Autonomous test fleet cars collect ground truth data through various sensors while driving through city roads. Once a test vehicle reaches test centres, on-board data stores upload data to the server hosted locally at test sites. Test engineer cleans (semi-automated) data files and uploads it to the local shared file location, to enable access to all users across the globe.
Once the file is available in the shared file location, AV RCP’s Optima metadata extractor extracts meta data of the file. It also provides a facility to assign user tags. Metadata information is stored in the central database, which is searchable by any global user. Let’s say, an user from the India lab searches for some data file and finds that it is available in the US lab.
There are several ways the user can access this file. User can download the file to local for processing or have a mechanism where they can perform required operation without downloading file locally. Downloading the file is straightforward but requires huge network resources. Here, file size is in gigabytes to petabytes. Downloading such huge files will consume precious network resources and time.

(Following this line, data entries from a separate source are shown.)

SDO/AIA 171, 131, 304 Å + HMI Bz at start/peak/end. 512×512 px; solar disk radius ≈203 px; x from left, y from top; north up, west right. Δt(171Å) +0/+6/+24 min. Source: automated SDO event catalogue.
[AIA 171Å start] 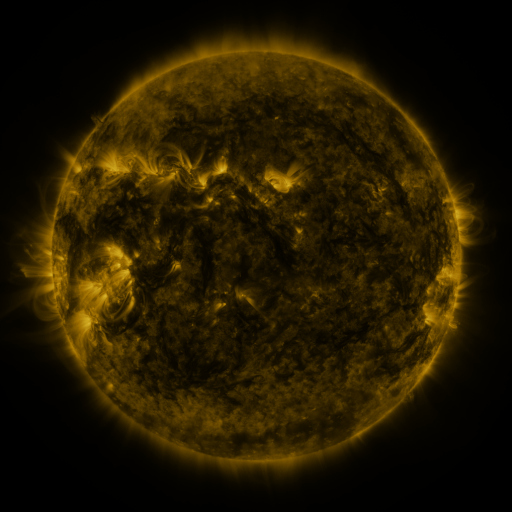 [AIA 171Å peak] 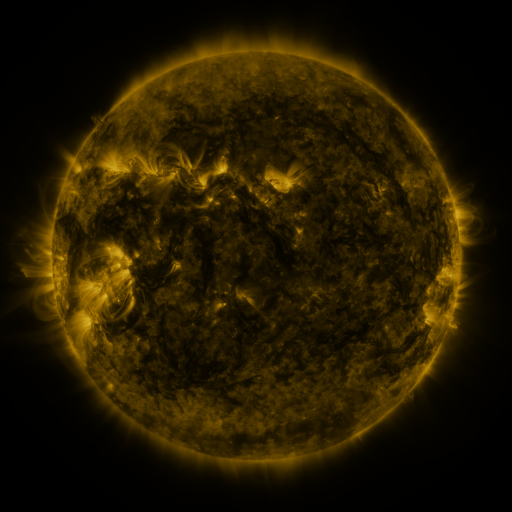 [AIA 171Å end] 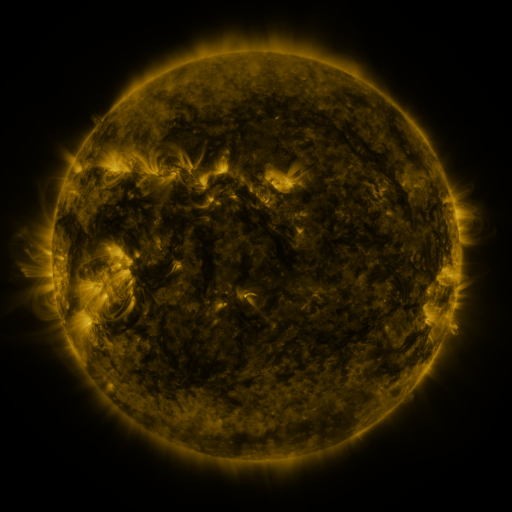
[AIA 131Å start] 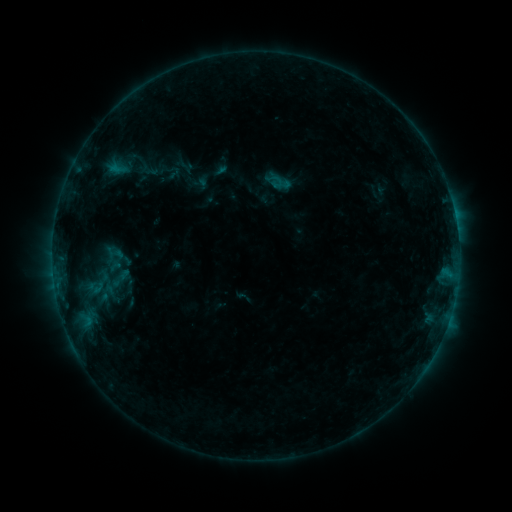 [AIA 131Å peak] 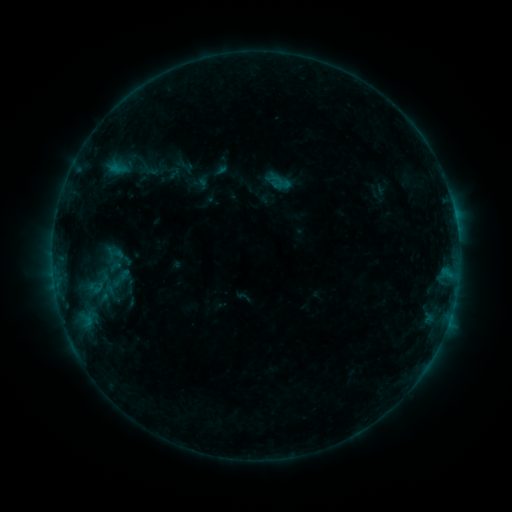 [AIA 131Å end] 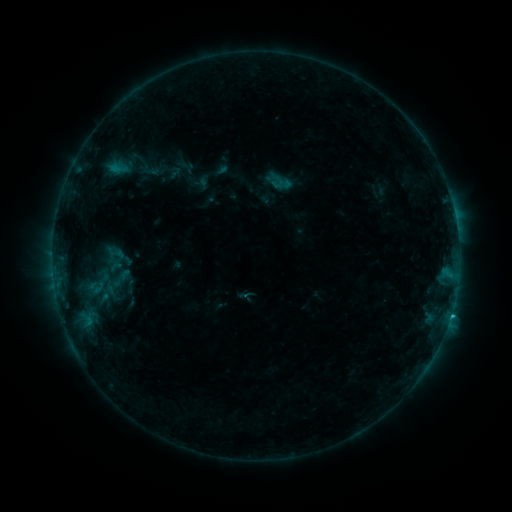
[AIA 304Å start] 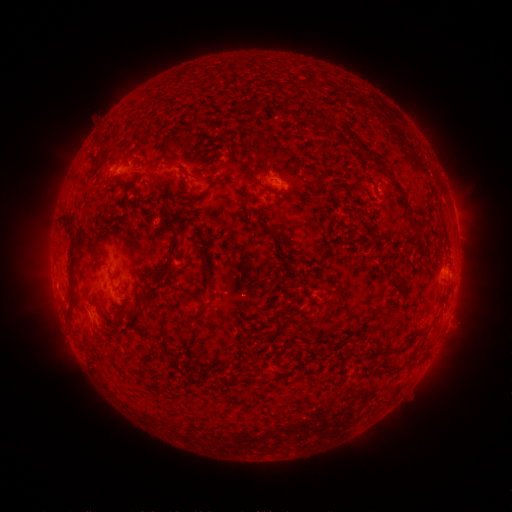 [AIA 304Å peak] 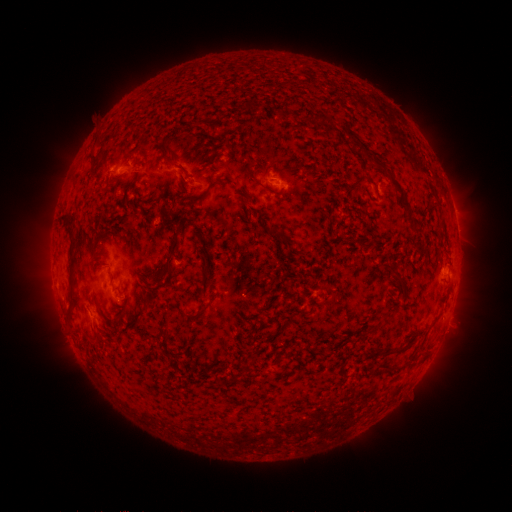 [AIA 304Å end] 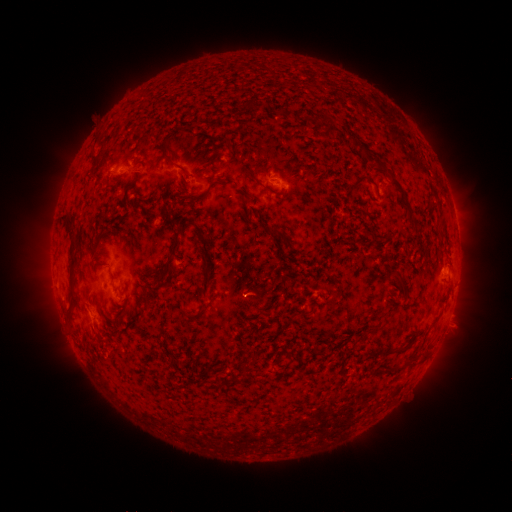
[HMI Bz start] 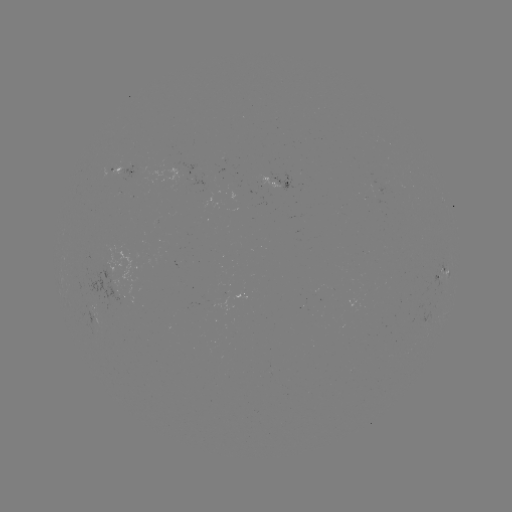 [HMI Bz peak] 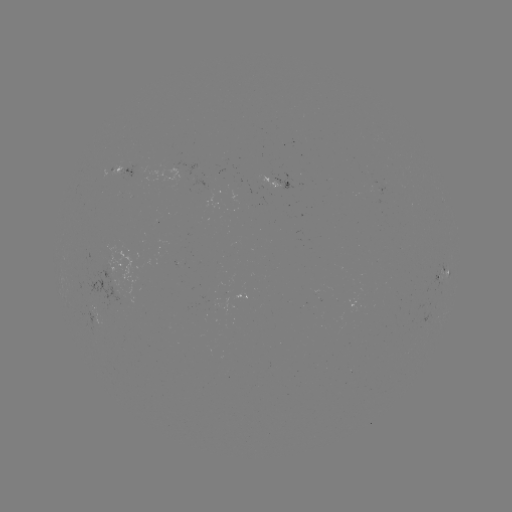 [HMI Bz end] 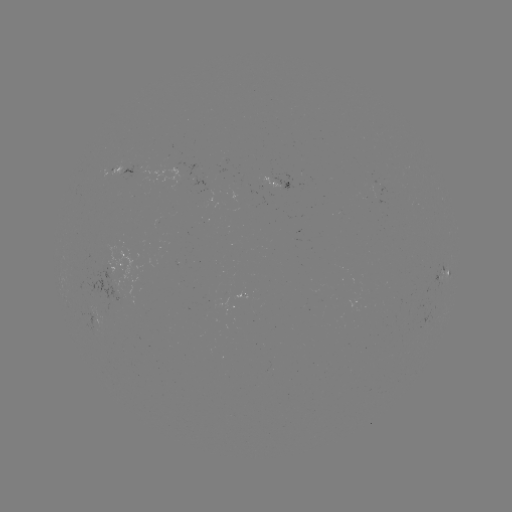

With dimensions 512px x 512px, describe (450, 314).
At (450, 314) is C1.0 flare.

Typically, a 50-60 GB file takes around 5-6 hours over a regular network.
AV RCP distributed architecture provides a different approach without the physical movement of the file. User clicks on the desired file; system redirects VDI enabled desktop (for Azure Cloud, Azure Desktop is an option) where user can access and process file remotely. As the data file is available locally to compute engine (remote), simulation and other data processing can be done seamlessly.
AV RCP solution also provides tools to slice files so that user can download the data-of-interest, typically a smaller size file locally for any hardware simulation/ test. This approach saves precious network bandwidth and saves on file upload and download time. It thus improves productivity of the data engineer.
AV RCP can be deployed in hybrid and cloud PaaS environments:
- Hybrid: AV RCP supports Hybrid cloud deployment model. In this model, high computation (Simulation, AI / ML) and storage archival are leveraged from cloud based services and the rest of the functions are retained at on-premise lab infrastructure. This is the recommended deployment. Many Azure cloud services can be leveraged for scalability and performance in this option.
- Cloud PaaS: AV RCP is available as a PaaS service. It exposes RESTful APIs so the customer can use RCP platform services in any application. Due to multitenancy feature, AV RCP can support multiple customers.
AV RCP framework uses various Azure PaaS / IaaS services for achieving higher scalability and reliability (See Table 1).